**What you should do**
Without the pictures, output all of the data exactly.

**Data to process**
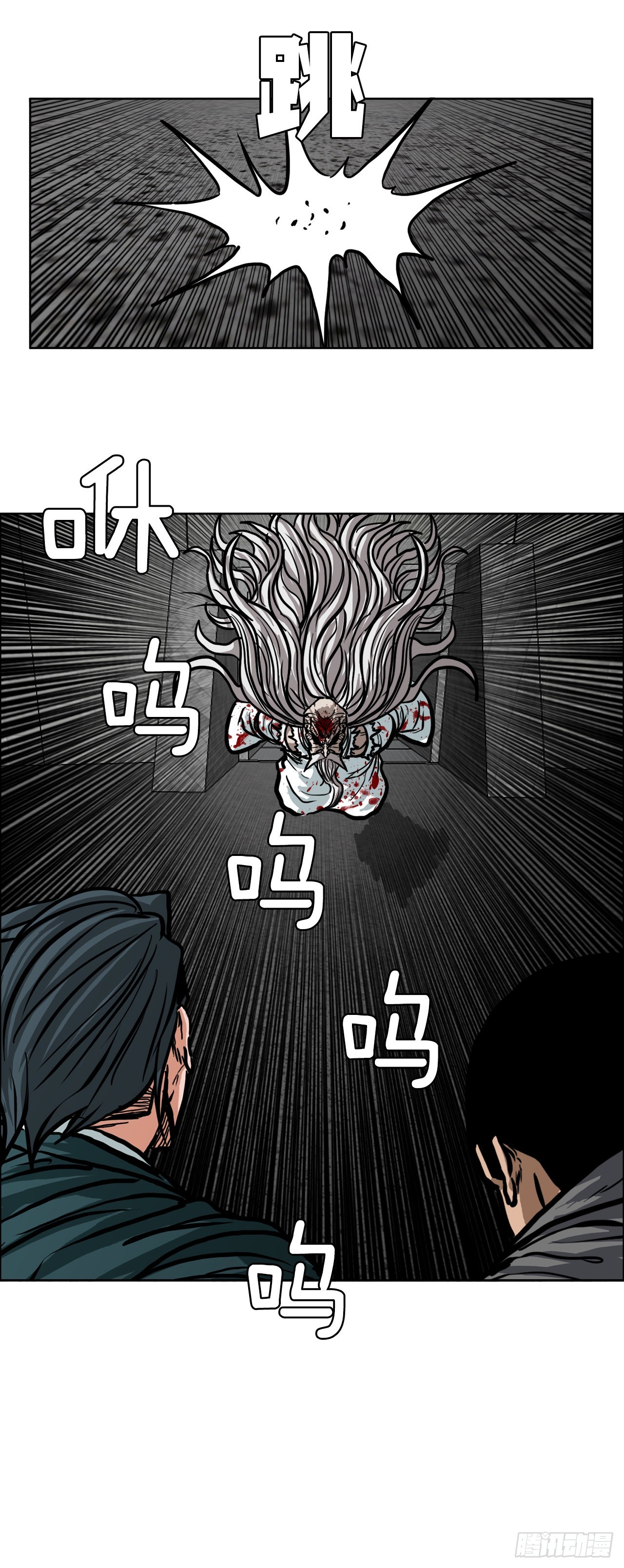 106.休战30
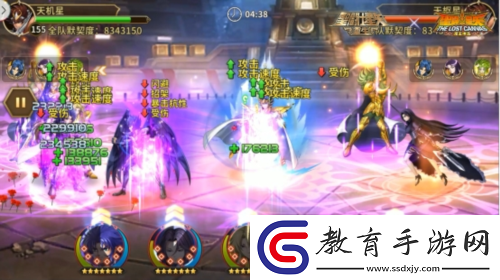 圣斗士星矢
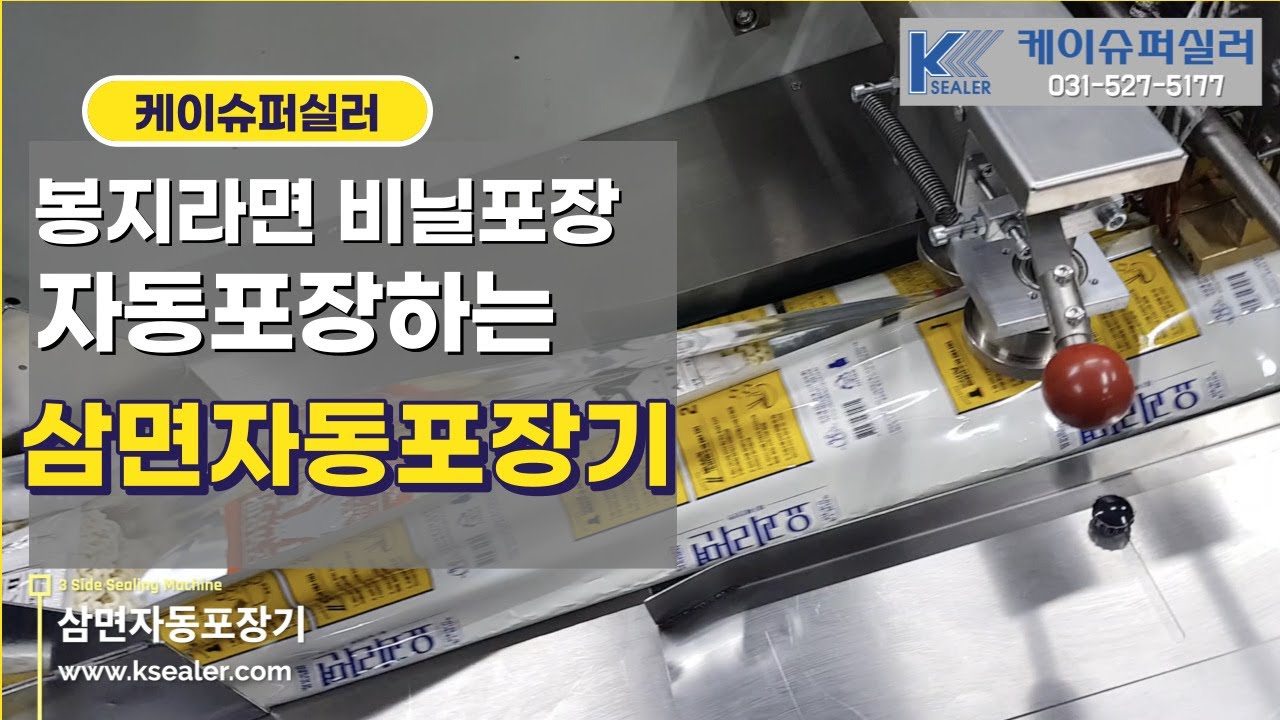봉지라면 자동포장하는 삼면포장기, 삼면자동포장기 작동영상(라면포장)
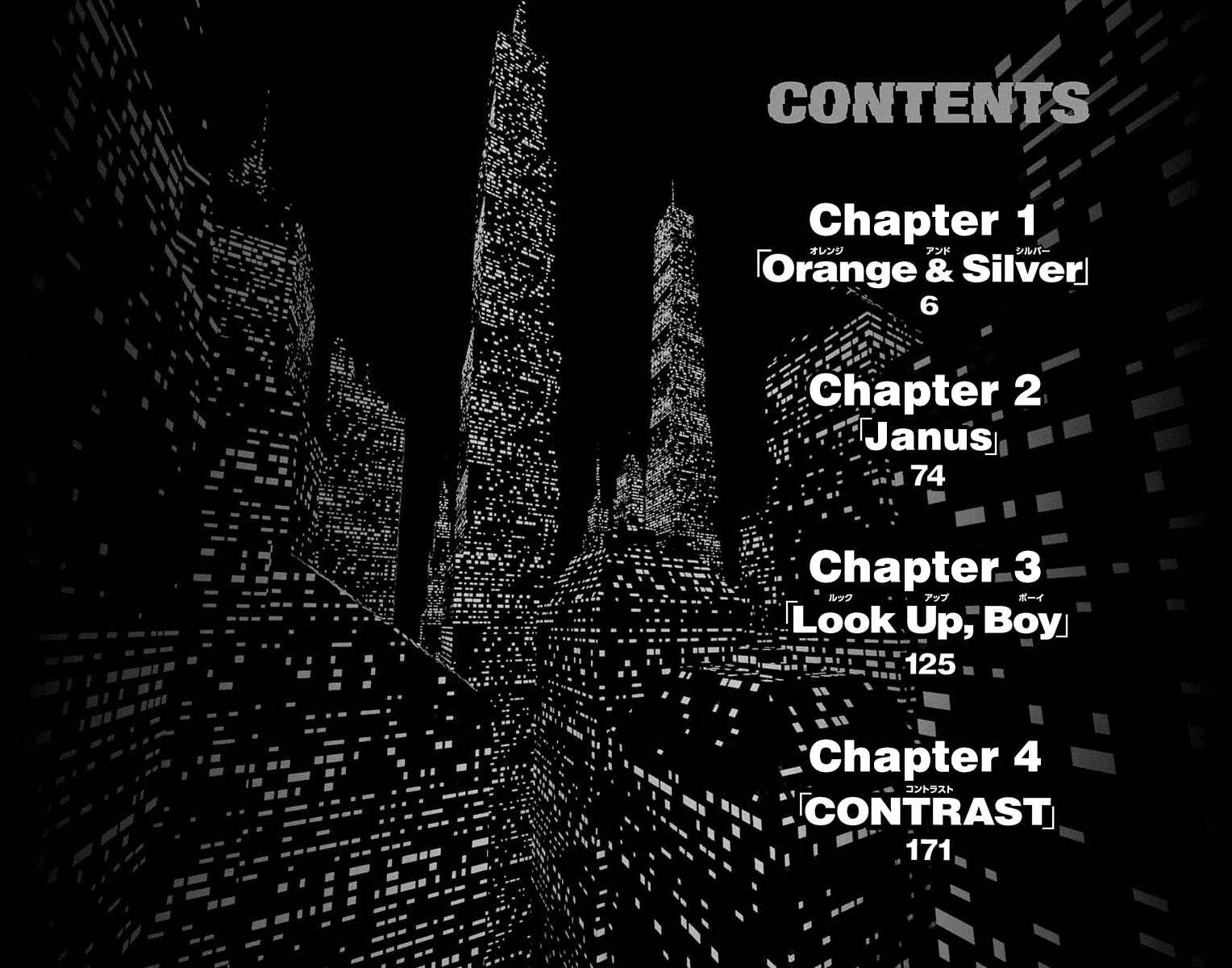 Chapter 1 - Page 5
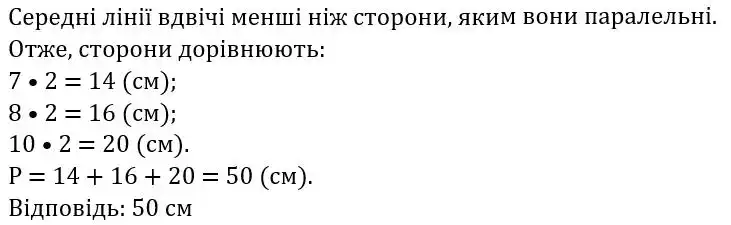 Зображення розв'язку задачі номер 9.8 з ГДЗ Геометрія 8 клас Істер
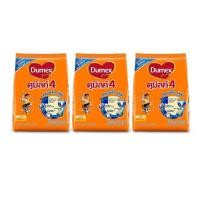 ราคา *ส่งฟรีเคอรี่* Dumex Dumilk 4 900g x 3 แพ็ค (346171437)
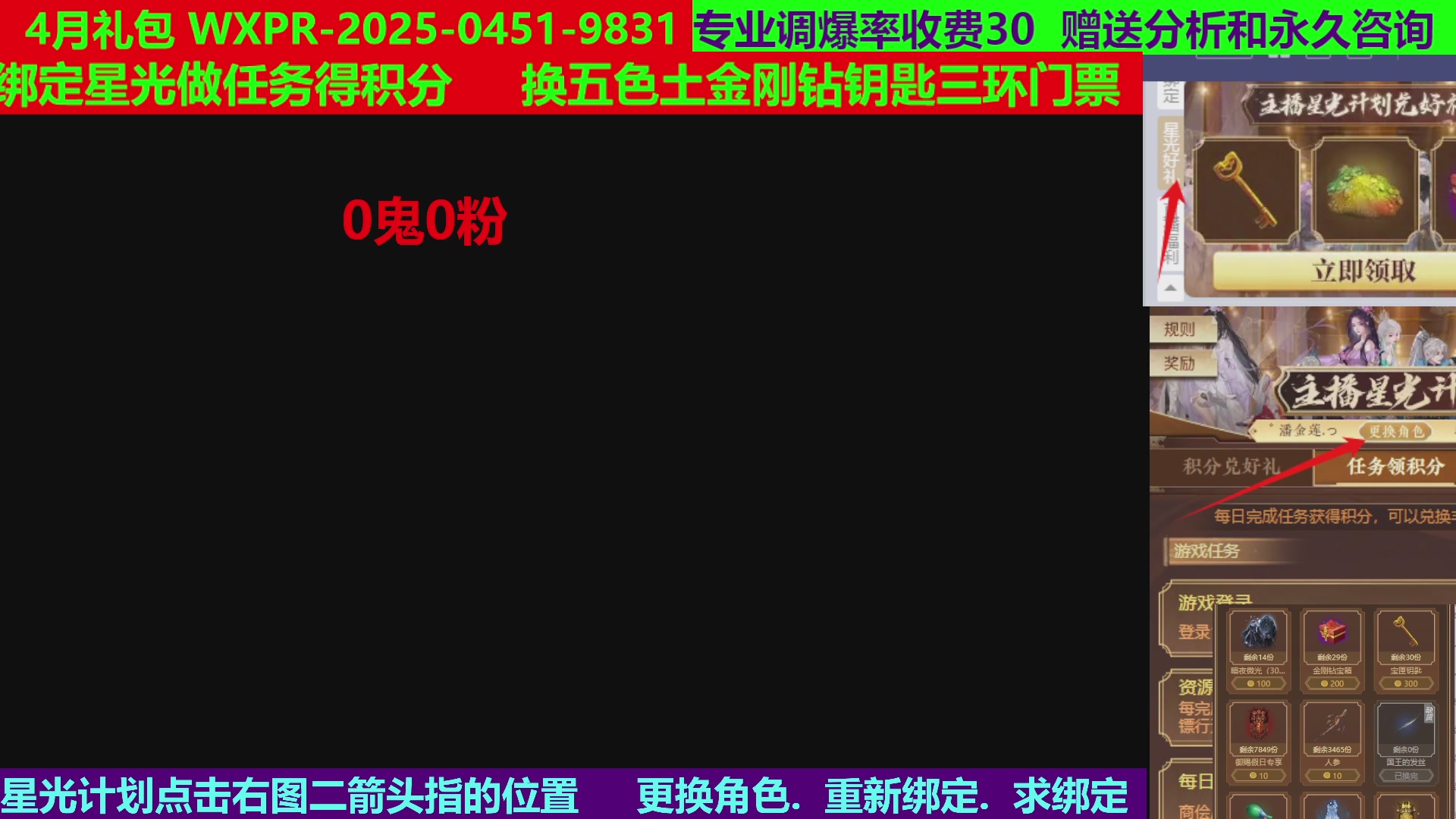 每天16小时地狱海画扇500幸运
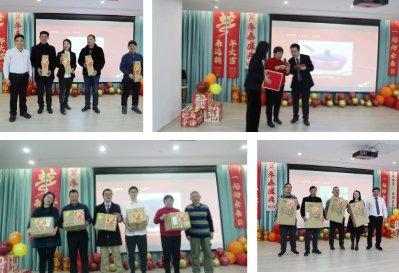 和记娱乐·h88(中国)怡情博娱官网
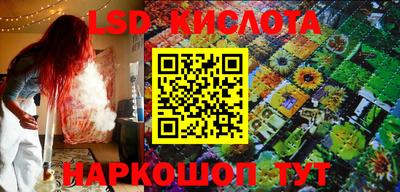 ПСИЛОЦИБИНОВЫЕ ГРИБЫ Ипатово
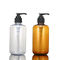 Impresión de la pantalla de Amber Empty Plastic Shampoo Bottles 6.8oz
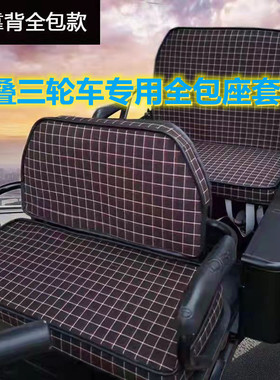 金彭福悦三轮车专用防水皮革加厚棉麻座套橡胶脚垫JP1500DZK-12A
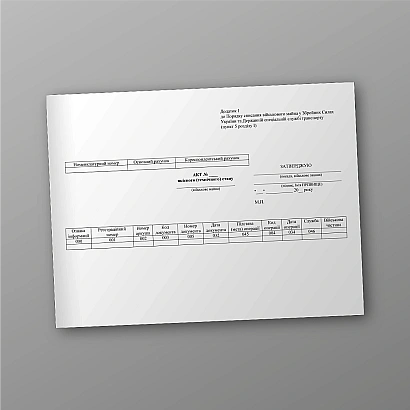 Акт качественного (технического) состояния в наличии на Ukroblik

**Answer box**
 106.休战30
 圣斗士星矢
봉지라면 자동포장하는 삼면포장기, 삼면자동포장기 작동영상(라면포장)
 Chapter 1 - Page 5
 Зображення розв'язку задачі номер 9.8 з ГДЗ Геометрія 8 клас Істер
 ราคา *ส่งฟรีเคอรี่* Dumex Dumilk 4 900g x 3 แพ็ค (346171437)
 每天16小时地狱海画扇500幸运
 和记娱乐·h88(中国)怡情博娱官网
 ПСИЛОЦИБИНОВЫЕ ГРИБЫ Ипатово
 Impresión de la pantalla de Amber Empty Plastic Shampoo Bottles 6.8oz
 金彭福悦三轮车专用防水皮革加厚棉麻座套橡胶脚垫JP1500DZK-12A
 Акт качественного (технического) состояния в наличии на Ukroblik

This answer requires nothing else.